С самого начала он ее не взлюбил. Считал: у Боба и без того много забот, нельзя отвлекаться. Как хирург знал: необходима жестокость. Кроме того, Спарт терпеть не мог психопаток и от мистики Магды, где много бесенят уживались с плохеньким ангелом, его мутило. Но он догадывался, как ей трудно сводить свой биологический бюджет, и не спорил с Бобом и Сабиной. В конце концов, они спасали Магду, быть может, от немедленной гибели. Трудясь над одним большим добрым делом, обязательно совершаешь попутно и много других положительных поступков (такова диалектика добра).
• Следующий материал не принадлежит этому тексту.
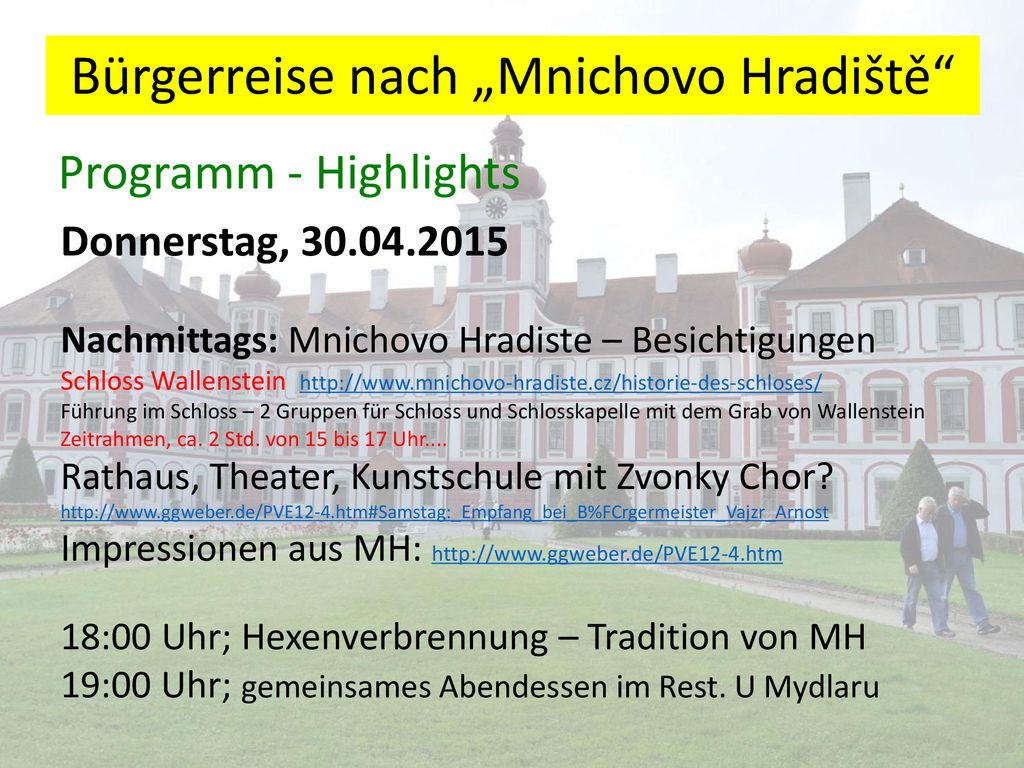 Bürgerreise nach „Mnichovo Hradiště“

Programm - Highlights

Donnerstag, 30.04.2015

Nachmittags: Mnichovo Hradiste – Besichtigungen
Schloss Wallenstein http://www.mnichovo-hradiste.cz/historie-des-schloses/
Führung im Schloss – 2 Gruppen für Schloss und Schlosskapelle mit dem Grab von Wallenstein
Zeitrahmen, ca. 2 Std. von 15 bis 17 Uhr....
Rathaus, Theater, Kunstschule mit Zvonky Chor?
http://www.ggweber.de/PVE12-4.htm#Samstag:_Empfang_bei_B%FCrgermeister_Vajzr_Arnost
Impressionen aus MH: http://www.ggweber.de/PVE12-4.htm

18:00 Uhr; Hexenverbrennung – Tradition von MH
19:00 Uhr; gemeinsames Abendessen im Rest. U Mydlaru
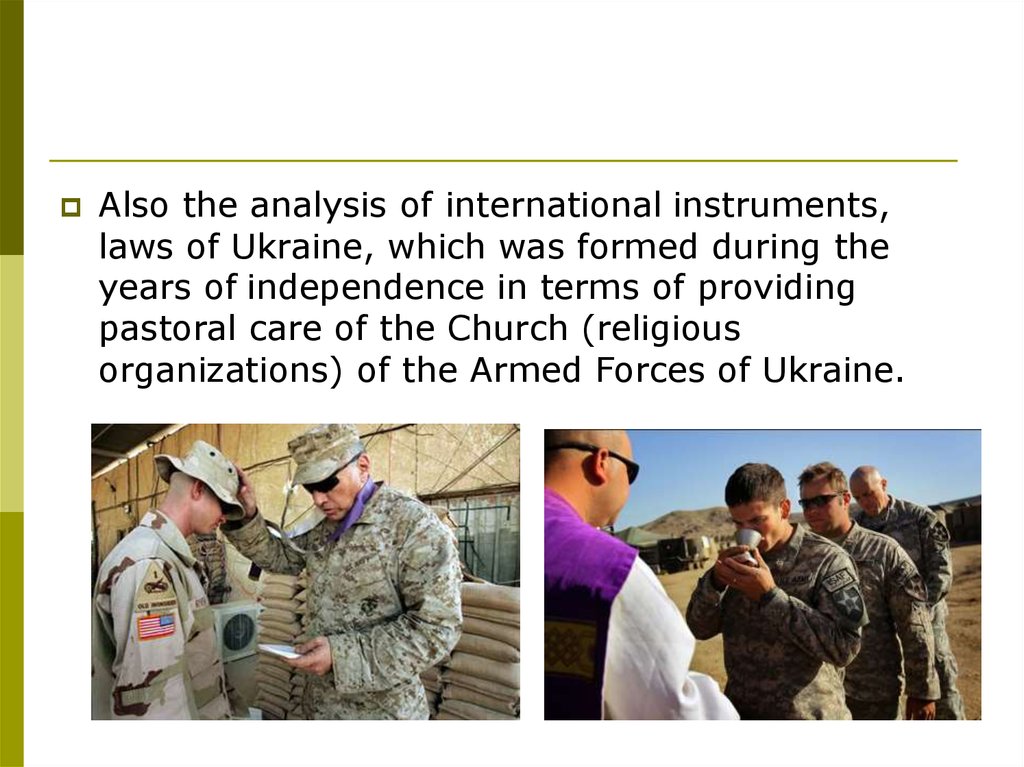 Also the analysis of international instruments, laws of Ukraine, which was formed during the years of independence in terms of providing pastoral care of the Church (religious organizations) of the Armed Forces of Ukraine.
Они выглядят мелкими, но кто знает, как впоследствии будет произведена классификация… И автор толстых романов через полвека остается в литературе только благодаря своим письмам к любовнице или к другу (с просьбой о десяти долларах). Однако, любовь Магды к его жене, – и благотворное влияние, – заставили доктора Спарта насторожиться; а разговоры ее приводили доктора в отчаяние. Получалось, что дело ее жизни как раз в противоположном. Победа Магды – их гибель! Беременность Сабины она считала мерзкой затеей, – с целью опутать, связать Боба, превратить его в раба, в трутня. Если с ним Бог, Он освободит Кастэра от этой женщины: это может случиться только если ребенок погибнет! Боб останется один и будет продолжать свой путь без соглашений, без уступок и сладеньких подачек. Когда-нибудь он, пожалуй, встретит девушку достойную его. (Связь Магды с Бобом особая, потусторонняя и помешать этому никто не в силах).
Слушая ее сумбурную речь, – чередование вздорных и верных замечаний, – доктор Спарт совершенно терялся… Ее доводы начинали ему казаться убедительными. И это его пугало и мучило. Даже любовь Магды к слабым и больным раздражала Спарта теперь и злила. Скрепя сердце он терпел, зорко однако, исподтишка, следя за ней, под разными предлогами оттесняя ее от Сабины.
Магда снова посещала собрания в подвале цирюльни, под председательством Джэка Ауэра. Пошла туда, чтобы доказать свою независимость от Боба, и постепенно втянулась, находя утешение в их играх, пищу для ума. Состав «Братьев» несколько изменился: один умер, один уехал и его место занял новый член общества, – Габи Виви, цирковой клоун. Если взять начальные буквы имен политических деятелей этой эпохи: C hurchil, H itler, R oosevelt, I I Duce, S talin, T ojo… то получится, CНRIST. Вот чем они теперь занимались, на пути внутреннего самосовершенствования.